(Spatial questions tied to pictures)
· · ·
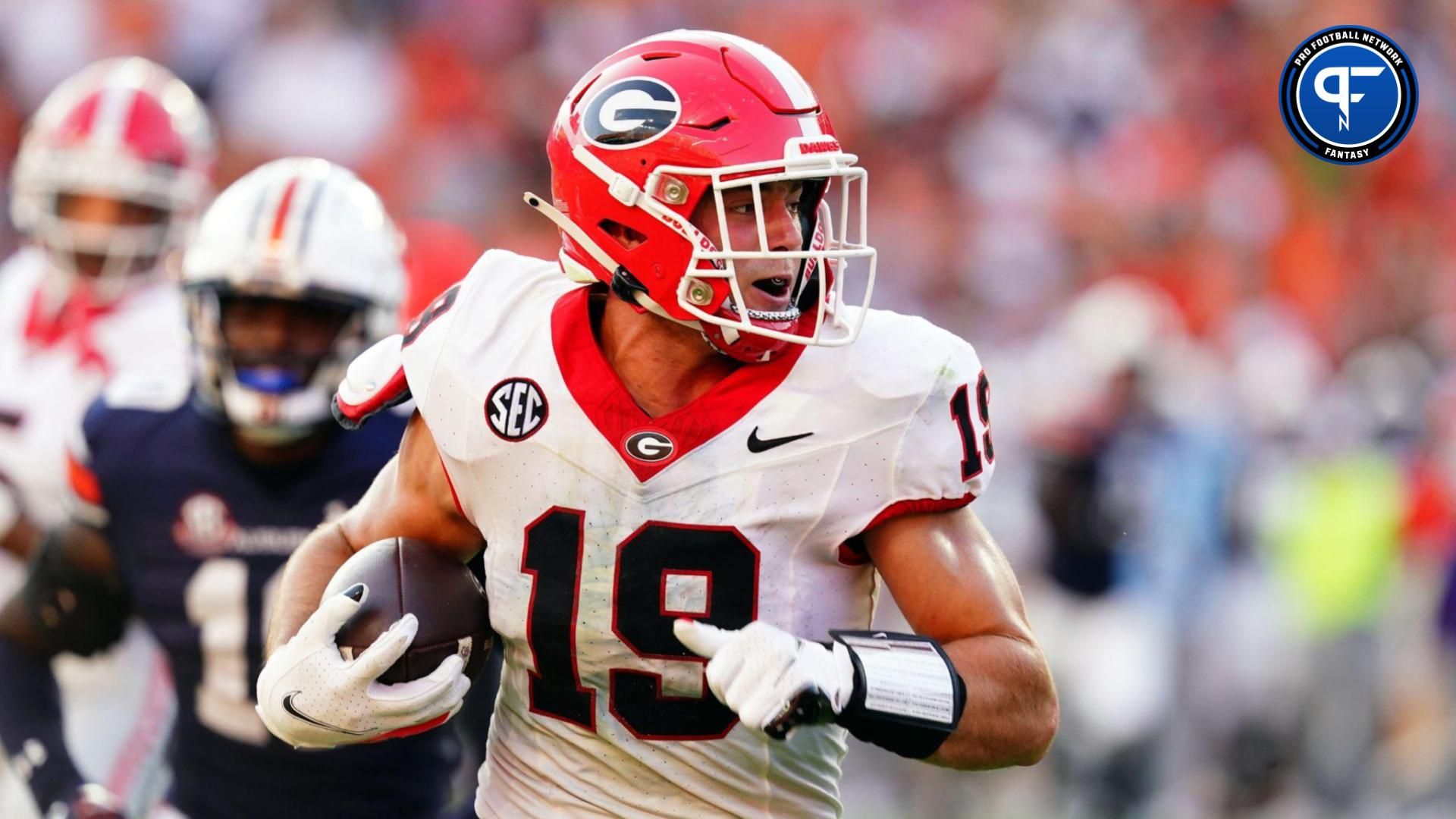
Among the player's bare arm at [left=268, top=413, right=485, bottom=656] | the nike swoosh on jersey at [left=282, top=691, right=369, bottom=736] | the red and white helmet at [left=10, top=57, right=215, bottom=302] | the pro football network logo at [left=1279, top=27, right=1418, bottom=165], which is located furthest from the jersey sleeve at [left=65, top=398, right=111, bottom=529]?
the pro football network logo at [left=1279, top=27, right=1418, bottom=165]

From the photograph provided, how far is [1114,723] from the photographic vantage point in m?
7.59

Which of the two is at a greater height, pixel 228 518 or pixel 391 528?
pixel 391 528

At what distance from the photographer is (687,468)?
2529 mm

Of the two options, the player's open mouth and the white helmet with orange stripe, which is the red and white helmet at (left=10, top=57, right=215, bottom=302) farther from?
the player's open mouth

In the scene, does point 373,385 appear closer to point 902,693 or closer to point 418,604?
point 418,604

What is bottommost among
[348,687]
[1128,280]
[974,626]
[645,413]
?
[1128,280]

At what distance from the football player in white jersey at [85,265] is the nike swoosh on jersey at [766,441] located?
2.39 metres

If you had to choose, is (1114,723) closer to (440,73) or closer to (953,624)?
(440,73)

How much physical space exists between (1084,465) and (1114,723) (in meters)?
1.01

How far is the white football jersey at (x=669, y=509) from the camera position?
2504 mm

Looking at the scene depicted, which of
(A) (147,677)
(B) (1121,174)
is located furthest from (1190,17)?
(A) (147,677)

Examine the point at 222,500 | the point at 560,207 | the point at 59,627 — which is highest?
the point at 560,207

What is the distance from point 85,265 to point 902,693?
3.53 m

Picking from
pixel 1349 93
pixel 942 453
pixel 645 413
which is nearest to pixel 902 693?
pixel 942 453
· · ·
YOUR OBJECTIVE:
Please turn all of the records above into a numbered list with one line per item, leaving out the blank lines and the pictures.

THE ANSWER:
1. Among the player's bare arm at [left=268, top=413, right=485, bottom=656] | the nike swoosh on jersey at [left=282, top=691, right=369, bottom=736] | the red and white helmet at [left=10, top=57, right=215, bottom=302] | the pro football network logo at [left=1279, top=27, right=1418, bottom=165], which is located furthest from the jersey sleeve at [left=65, top=398, right=111, bottom=529]?
2. the pro football network logo at [left=1279, top=27, right=1418, bottom=165]
3. From the photograph provided, how far is [1114,723] from the photographic vantage point in m?
4. 7.59
5. Which of the two is at a greater height, pixel 228 518 or pixel 391 528?
6. pixel 391 528
7. At what distance from the photographer is (687,468)?
8. 2529 mm
9. Of the two options, the player's open mouth and the white helmet with orange stripe, which is the red and white helmet at (left=10, top=57, right=215, bottom=302) farther from?
10. the player's open mouth
11. In the scene, does point 373,385 appear closer to point 902,693 or closer to point 418,604?
12. point 418,604
13. What is bottommost among
14. [348,687]
15. [1128,280]
16. [974,626]
17. [645,413]
18. ?
19. [1128,280]
20. At what distance from the football player in white jersey at [85,265] is the nike swoosh on jersey at [766,441] located?
21. 2.39 metres
22. If you had to choose, is (1114,723) closer to (440,73) or closer to (953,624)?
23. (440,73)
24. How much physical space exists between (1084,465) and (1114,723) (in meters)?
25. 1.01
26. How far is the white football jersey at (x=669, y=509) from the camera position?
27. 2504 mm
28. Looking at the scene depicted, which of
29. (A) (147,677)
30. (B) (1121,174)
31. is located furthest from (1190,17)?
32. (A) (147,677)
33. Examine the point at 222,500 | the point at 560,207 | the point at 59,627 — which is highest?
34. the point at 560,207
35. What is the distance from point 85,265 to point 902,693?
36. 3.53 m
37. Picking from
38. pixel 1349 93
39. pixel 942 453
40. pixel 645 413
41. which is nearest to pixel 902 693?
42. pixel 942 453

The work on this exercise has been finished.